Medical tourism versus human rights

Volume 7 Number 1 January 10 - February 13 2011

If you enter the term ‘medical tourism’ into Google, more than 2.6 million hits appear. Yet despite this industry’s impressive growth, its social and economic impact on developing nations has been largely overlooked, according to PhD student Kristen Smith, who argues this reflects a global shift towards the privatisation and commercialisation of healthcare which has served to devalue the idea of health as a social or human right. Emma O’Neill reports.

Surgery isn’t a commonly listed cruise ship activity. However, hospital cruise ships – staffed with Indian healthcare professionals picking up intended ‘consumers’ and taking them into international waters in order to get past national regulations – is just one phenomenon to evolve from the complex and diverse growth of medical tourism.

Medical tourism refers to cross-border travel of individuals who are seeking biomedical and other health-related services, but according to Kristen Smith – a third-year PhD student in Social Health at the University of Melbourne who recently carried out fieldwork in Mumbai on the effects of this industry on the local community – medical tourism also refers to an evolving and complex industry encompassing strange practices and equally disturbing bioethical issues; and an industry which is having a major impact on the delivery of health services around the world.

During her fieldwork in Mumbai, Ms Smith found that outside the potential economic benefits of medical tourism, there was very little discussion about the impact of this evolving industry on the city.

“There are three key arguments that tend to say medical tourism is great for health systems, and they hinge on the idea that attracting foreign exchange into the country will increase export earnings, lower fiscal deficits, raise the standard of healthcare through competition, and increase the national income which will in turn allow greater equity as the population would be better able to afford private healthcare,” Ms Smith says.

“Sadly all of these arguments seem to be little more than economic rationalisations that are sorely out of line with the reality of the current situation, specifically in terms of the way medical tourism is highly likely to drive up costs of healthcare for the citizens of India both directly and indirectly.

“In countries such as India, the medical tourism industry is being developed as technologically advanced, and as one offering highly specialised health services. This acts to distort the healthcare priorities of a country still grappling with health issues such as high infant and maternal mortality, tuberculosis and malaria.”

Ms Smith also predicts that the cost of medical services for Mumbai residents will increase as a result of a predicted influx of medical tourists.

“The main issue at the moment is the current push by private hospitals in the region to gain national and international accreditations,” she says.

“These accreditations allow the hospitals to become competitive in a global market and attract international patients.
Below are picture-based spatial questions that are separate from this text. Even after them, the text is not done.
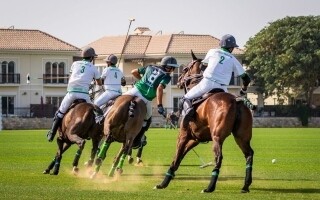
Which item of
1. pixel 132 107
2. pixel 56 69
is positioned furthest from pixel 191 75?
pixel 56 69

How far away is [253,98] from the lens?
117000mm

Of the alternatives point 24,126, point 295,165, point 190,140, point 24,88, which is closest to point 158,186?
point 190,140

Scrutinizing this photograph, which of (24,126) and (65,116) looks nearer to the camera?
(65,116)

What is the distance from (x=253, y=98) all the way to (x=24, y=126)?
3934 cm

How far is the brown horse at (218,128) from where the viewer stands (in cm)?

“In turn, this has driven up the prices of their services for patients, as many of the hospitals have to outlay large amounts of money to upgrade their facilities. Sadly, many of the people who had relied on the low-cost services provided by these hospitals can no longer afford the care offered, which forces them to rely on the overcrowded, low-quality services offered in the struggling, under-resourced public hospitals.”

Even another publicised benefit of medical tourism in India, that standards of private tertiary healthcare offered in the country will be raised across the board comes with a price, according to Ms Smith.

“As already mentioned, medical tourism will serve to drive up the costs for patients in the city, as price-setting in the Indian health system has been shown to occur within the private sector. It will also exacerbate the ‘brain-drain’ of high-quality healthcare specialists from the public system to the private system and away from rural areas to the cities and continue to place upward pressures on the commercialisation of healthcare in the country,” she says

However, a rich patient in Mumbai can access specific, high-quality care regardless of their nationality and be treated in a room with a flat screen television, sea views, access to gyms, swimming pools and a selection of a post-surgery recuperative five-star beach-side retreats, while the overwhelming majority of Mumbai’s 21 million people simply cannot afford a basic level of care. According to Ms Smith, this undersores an emerging global shift towards the privatisation and commercialisation of healthcare, which in turn has served to devalue the idea of health as a social or human right.

“The promotion of medical tourism also advances the view that medicine and healthcare can be treated in the same way as other goods and services traded on the open market. The unabashed use of the term ‘health consumer’ being merely one indication of this understanding, where health can be understood as a ‘thing’ to be consumed.

“Much of the privatisation of health systems in developing countries has been forced by the World Bank and the IMF through conditional lending arrangements. Sadly, international experience over the past century has shown that when healthcare services are commodified in this manner, the direct consequence is the creation of cycles of inequality within populations.”